Electromagnetic force density of spherical crystal nuclei:

$${\mathit{f}}_{\mathit{n}}=\left(\mathit{J}\times \mathit{B}\right)\left(\frac{{\sigma }_s}{{\sigma }_l}-1\right)$$

(11)

Electromagnetic force on spherical crystal nuclei:

$$\mathit{F}=\frac{4}{3}\pi r^3{\mathit{f}}_{\mathit{n}}$$

(12)

Viscous force of spherical crystal nuclei:

$${\mathit{F}}_{\mathit{\nu }}=6\pi \eta r\mathit{\nu }$$

(13)

where $\eta$ is the viscosity coefficient of the melt, $r$ is the radius of crystal nuclei, $\nu$ is the radial velocity of the crystal nuclei, ${\sigma }_l$ is the liquid phase conductivity and ${\sigma }_s$ is the solid phase conductivity.

Pulse time interval ${\tau }_m$ is pulse time $t_n$ and pulse intermission time $t_m$.

$${\tau }_m=t_n+t_m$$

(14)

Since the electromagnetic force changes periodically, the crystal nuclei accelerate their movement within a pulse time, and the average electromagnetic force within a pulse time is expressed as:

$$\overline{\mathit{F}}=\frac{{{\displaystyle \int }}_0^{t_n}Fdt}{t_n}=\frac{4}{3}\pi r^3\overline{{\mathit{f}}_{\mathit{n}}}$$

(15)

The electromagnetic force and viscous force acting on the spherical crystal nuclei meet the momentum theorem:

$$m\frac{d\nu }{dt}=\overline{\mathit{F}}-6\pi \eta r\mathit{\nu }$$

(16)

where $m=\frac{4}{3}\rho \pi r^3$, $\rho$ is the density of crystal nuclei, τ is the time of electromagnetic force action and the formula of crystal nuclei velocity is obtained by combining Formulas (11)–(14):

$$\mathit{\nu }=\frac{2r^2\overline{{\mathit{f}}_{\mathit{n}}}}{9\eta }\left(1-e^{-\frac{9\eta }{2r^2\rho }t}\right)$$

(17)

Due to the small size of the crystal nuclei, the crystal nuclei quickly reaches the maximum value under the action of electromagnetic force, and the Formula (17) is simplified:

$$\mathit{\nu }=\frac{2r^2\overline{{\mathit{f}}_{\mathit{n}}}}{9\eta }$$

(18)

The total average displacement can be expressed as:

$$\overline{x}=n\mathit{\nu }·t_n$$

(19)

The thickness of the boundary layer at the solid–liquid interface is ${\delta }_0$, $L$ is the characteristic length of the melt, which is related to the size of the melt. ${\upsilon }_l$ is the velocity of the melt, ${\rho }_l$ is the density of the metal melt, the advancing speed of solid–liquid interface is ${\nu }_{ls}$ and this solid–liquid interface boundary layer advances during the pulse intermission time $t_m$. Then, the recommended law of boundary layer meets:

$${\delta }_0=\frac{5L}{\sqrt{Re}}$$

(20)

$$Re=\frac{{\rho }_l{\mathit{\upsilon }}_{\mathit{l}}L}{\eta }$$

(21)

$$\delta ={\delta }_0+{\nu }_{ls}{t}_m$$

(22)

Critical conditions for crystal nuclei to cross boundary layer:

$$\overline{x}\ge \delta$$

(23)

Based on the above formula, the relationship satisfied by each variable is obtained:

$$r\ge \sqrt{\frac{9\eta \left({\delta }_0+{\nu }_{ls}{t}_m\right)}{2n{t}_n\overline{{\mathit{f}}_{\mathit{n}}}}}$$

(24)

$$n>\frac{9\eta \left({\delta }_0+{\nu }_{ls}{t}_m\right)}{2r^2{t}_n\overline{{\mathit{f}}_{\mathit{n}}}}$$

(25)

Given the existence of a velocity boundary layer at the solid–liquid interface, the viscosity of the velocity boundary layer was higher than that of the liquid melt; thus, the melt flowed slowly, and as a result it was very difficult for the nuclei to enter the interior of the melt by flow only.

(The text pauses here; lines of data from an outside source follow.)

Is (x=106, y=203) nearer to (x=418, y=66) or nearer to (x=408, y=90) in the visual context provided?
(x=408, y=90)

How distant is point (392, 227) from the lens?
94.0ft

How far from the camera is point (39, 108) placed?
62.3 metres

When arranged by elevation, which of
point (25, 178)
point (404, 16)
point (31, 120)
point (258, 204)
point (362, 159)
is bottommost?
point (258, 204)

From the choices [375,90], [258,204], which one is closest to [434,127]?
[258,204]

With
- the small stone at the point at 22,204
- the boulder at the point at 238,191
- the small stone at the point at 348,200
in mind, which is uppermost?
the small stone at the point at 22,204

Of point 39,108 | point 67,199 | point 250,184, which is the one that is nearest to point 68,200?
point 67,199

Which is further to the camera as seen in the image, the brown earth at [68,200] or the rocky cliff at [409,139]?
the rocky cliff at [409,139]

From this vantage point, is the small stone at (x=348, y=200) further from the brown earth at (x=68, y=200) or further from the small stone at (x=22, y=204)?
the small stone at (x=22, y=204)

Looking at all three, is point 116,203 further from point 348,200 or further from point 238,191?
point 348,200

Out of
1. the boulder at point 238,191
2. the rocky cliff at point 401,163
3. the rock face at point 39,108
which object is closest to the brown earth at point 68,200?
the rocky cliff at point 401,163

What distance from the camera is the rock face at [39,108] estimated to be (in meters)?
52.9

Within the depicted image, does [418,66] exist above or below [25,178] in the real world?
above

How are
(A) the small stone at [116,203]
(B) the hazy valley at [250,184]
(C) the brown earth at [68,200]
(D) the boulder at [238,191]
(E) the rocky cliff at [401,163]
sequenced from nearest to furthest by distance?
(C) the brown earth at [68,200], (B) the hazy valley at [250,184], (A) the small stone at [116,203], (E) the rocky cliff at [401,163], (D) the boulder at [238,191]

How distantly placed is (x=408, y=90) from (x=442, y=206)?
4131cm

Due to different solid–liquid conductivity, the nuclei move relative to the melt under the pulsed electromagnetic force. The nuclei crossed the boundary layer and entered the interior of the melt due to the electromagnetic force. As the radius of the crystal nuclei entering the melt from the solid–liquid interface boundary layer became smaller, more crystal nuclei entered the melt, which led to higher refinement of the solidified structure. According to Equation (18), when the electromagnetic force density is constant, it is easier for larger nuclei to cross the boundary layer and enter the melt with greater velocity. It is shown from Equation (25) that when the pulse time interval (${\tau }_m$) was less than the pulse width ($t$), the pulse intermission time ($t_m$) was zone. Therefore, a larger average electromagnetic force leads to the necessity of fewer waves for crystal nuclei with the same radius to cross the boundary layer of the solid–liquid interface. When the pulse time interval (${\tau }_m$) was greater than pulse width ($t$), the solid–liquid interface boundary layer advanced during the pulse intermission time ($t_m$). Therefore, a large pulse intermission time ($t_m$) requires a large pulse wave number for crystals with the same radius to cross the solid–liquid interface boundary layer under the same electromagnetic force.

5. Conclusions

In this study, the influence of electromagnetic combination parameters (wave number and pulse time interval) of a wide-spectrum pulsed magnetic field with constant flow velocity was studied for their effects on the solidification structure of pure aluminium. The conclusions from this study are as follows:

(1)

The solidification refinement effect of industrial pure aluminium was different with regard to equal time-averaged maximum flow velocity of the melt when changes were made to the electromagnetic combination parameters of the wide-spectrum pulsed magnetic field.

(2)

The frequency component of the wide-spectrum pulsed magnetic field changed, as did the distribution of the electromagnetic force in the melt. When the pulse time interval was smaller than the pulse width, the combination of wave number and pulse time interval ensured equal melt flow velocity. As the pulse time interval increases, the refinement effect of pure aluminium solidification structure becomes more obvious.

(3)

Numerical simulation results showed that the flow velocity did not change significantly when the pulse time interval was greater than the pulse width, and was determined to be approximately equal. The experimental results of the study indicate that, when the pulse time interval is greater than the pulse width, the refinement effect of the pure aluminium solidification structure deteriorates as the pulse time interval increases.